O problema da luz das estrelas
As estrelas parecem pequenos pontos, por isso os primeiros observadores não sabiam se eram luzes minúsculas ou sóis distantes. Era também preciso explicar a sua energia, muito maior do que a de uma combustão comum. A fusão resolveu ambos os problemas.
Massa e duração de vida
Imagina duas estrelas formadas pelo mesmo tipo de gás. Uma estrela com 10 vezes a massa do Sol tem muito mais combustível, mas gasta-o muito mais depressa. Pode viver milhões de anos, enquanto o Sol vive cerca de 10 mil milhões.
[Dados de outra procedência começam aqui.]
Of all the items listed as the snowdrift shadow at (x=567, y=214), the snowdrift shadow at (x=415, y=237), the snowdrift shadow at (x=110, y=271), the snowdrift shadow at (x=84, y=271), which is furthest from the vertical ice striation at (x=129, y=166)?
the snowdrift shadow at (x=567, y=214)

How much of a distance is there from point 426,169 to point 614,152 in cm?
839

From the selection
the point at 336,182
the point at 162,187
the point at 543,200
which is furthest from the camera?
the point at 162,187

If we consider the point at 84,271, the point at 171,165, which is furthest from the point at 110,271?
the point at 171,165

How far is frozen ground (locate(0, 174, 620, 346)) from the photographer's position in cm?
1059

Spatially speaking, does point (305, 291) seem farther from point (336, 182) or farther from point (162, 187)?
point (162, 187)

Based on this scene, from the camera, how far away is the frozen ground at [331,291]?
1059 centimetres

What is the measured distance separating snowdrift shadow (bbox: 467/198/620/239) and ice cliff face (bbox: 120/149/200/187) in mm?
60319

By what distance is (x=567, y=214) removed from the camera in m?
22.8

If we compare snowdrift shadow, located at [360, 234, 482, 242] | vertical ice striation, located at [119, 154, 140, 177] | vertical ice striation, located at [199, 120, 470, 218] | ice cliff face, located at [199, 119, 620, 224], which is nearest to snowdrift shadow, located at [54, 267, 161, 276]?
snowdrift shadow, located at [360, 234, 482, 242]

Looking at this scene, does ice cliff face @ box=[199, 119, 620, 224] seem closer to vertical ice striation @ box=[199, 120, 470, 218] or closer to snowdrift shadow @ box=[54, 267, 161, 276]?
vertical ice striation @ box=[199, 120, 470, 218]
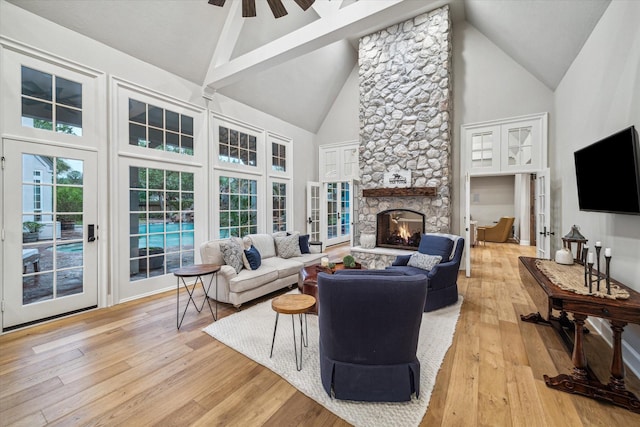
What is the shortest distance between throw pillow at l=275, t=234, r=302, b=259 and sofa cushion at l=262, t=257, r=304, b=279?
18 cm

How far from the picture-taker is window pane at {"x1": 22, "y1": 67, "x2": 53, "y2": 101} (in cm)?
295

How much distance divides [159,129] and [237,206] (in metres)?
1.93

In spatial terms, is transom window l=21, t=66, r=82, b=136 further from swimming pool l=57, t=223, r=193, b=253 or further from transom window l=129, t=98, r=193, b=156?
swimming pool l=57, t=223, r=193, b=253

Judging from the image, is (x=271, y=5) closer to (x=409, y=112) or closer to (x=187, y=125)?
(x=187, y=125)

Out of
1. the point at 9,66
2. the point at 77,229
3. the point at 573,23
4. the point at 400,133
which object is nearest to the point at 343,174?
the point at 400,133

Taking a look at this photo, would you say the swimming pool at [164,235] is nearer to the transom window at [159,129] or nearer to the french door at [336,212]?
the transom window at [159,129]

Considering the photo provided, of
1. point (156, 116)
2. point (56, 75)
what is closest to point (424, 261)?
point (156, 116)

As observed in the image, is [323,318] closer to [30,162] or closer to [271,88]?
[30,162]

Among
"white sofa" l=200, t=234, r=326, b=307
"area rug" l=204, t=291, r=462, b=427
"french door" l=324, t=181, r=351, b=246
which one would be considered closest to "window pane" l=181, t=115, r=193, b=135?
"white sofa" l=200, t=234, r=326, b=307

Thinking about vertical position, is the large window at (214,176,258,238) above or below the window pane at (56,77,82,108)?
below

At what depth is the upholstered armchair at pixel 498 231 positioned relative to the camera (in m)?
8.48

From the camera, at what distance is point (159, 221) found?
4.13 meters

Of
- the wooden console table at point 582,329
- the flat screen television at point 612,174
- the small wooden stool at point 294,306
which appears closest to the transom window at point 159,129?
the small wooden stool at point 294,306

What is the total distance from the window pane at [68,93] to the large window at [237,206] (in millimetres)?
2193
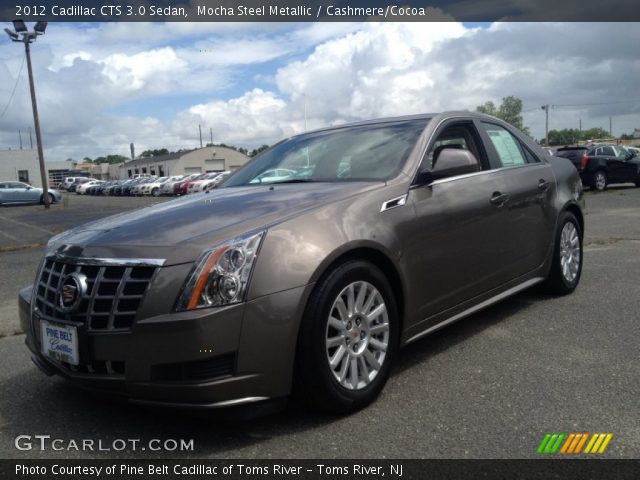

A maior não é a mais velha
É natural pensar que uma estrela maior vive mais tempo porque contém mais combustível. A sua gravidade mais forte aumenta a temperatura do núcleo e acelera muito a fusão, pelo que as estrelas maciças gastam o combustível mais cedo.
Os átomos que existem em nós
O Universo primitivo era composto sobretudo por hidrogénio e hélio. As estrelas criaram muitos elementos mais pesados, e as explosões espalharam alguns pelo espaço. O carbono, oxigénio e ferro da Terra e dos nossos corpos têm esta origem cósmica.